Why is the gradient the direction of steepest ascent?
From D_v̂(f) = ∇f · v̂ and Cauchy–Schwarz, |D_v̂(f)| ≤ |∇f| |v̂| = |∇f|. Equality holds when v̂ is a positive scalar multiple of ∇f, i.e., v̂ = ∇f / |∇f|. Among all unit directions, the one aligned with ∇f gives the largest possible rate of increase of f. Likewise, the opposite direction gives the most negative rate — steepest descent.
What is the directional derivative perpendicular to ∇f?
Zero. The dot product ∇f · v̂ is zero when v̂ ⊥ ∇f. Geometrically, this is the level set: if you walk perpendicular to the gradient, f does not change to first order. This is why level curves (in 2-D) and level surfaces (in 3-D) are perpendicular to the gradient. The contour lines of a topographic map are level curves of elevation; the gradient at any point is perpendicular to the local contour, pointing uphill.

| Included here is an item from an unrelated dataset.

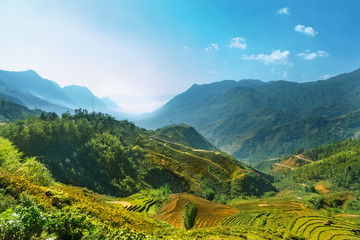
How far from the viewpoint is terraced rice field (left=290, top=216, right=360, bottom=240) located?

What is the relationship between directional derivative and partial derivative?
Partial derivatives are the special case where v̂ is a unit basis vector. ∂f/∂x = D_x̂(f) where x̂ = (1, 0, 0); ∂f/∂y = D_ŷ(f); etc. The general directional derivative samples the slope along any unit direction; partials sample only the coordinate axes. The bundle of all partials forms ∇f, which together with v̂ gives D_v̂(f) for any direction.
How is the directional derivative defined formally as a limit?
The fundamental limit definition is D_v̂(f)(p) = lim_{h → 0} [f(p + h v̂) − f(p)] / h. This mirrors the single-variable derivative, but the increment is a step in direction v̂ rather than along the x-axis. When f is differentiable at p, this limit exists for every direction and equals ∇f(p) · v̂. When f is differentiable but not smooth, all directional derivatives may exist without f being totally differentiable — the gradient approach can fail for non-Cartesian directions.
How are directional derivatives used in machine learning?
Gradient descent moves against the gradient — the direction of steepest descent. Each step has a directional derivative D_{−∇f}(f) = −|∇f| (the most negative possible). Conjugate gradient methods use directional information from previous iterations to choose better directions than the immediate gradient, often converging in fewer steps. Hessian-vector products in second-order methods are directional derivatives of the gradient. Modern automatic differentiation libraries (JAX's jvp, PyTorch's torch.autograd.functional.jvp) expose directional derivatives directly.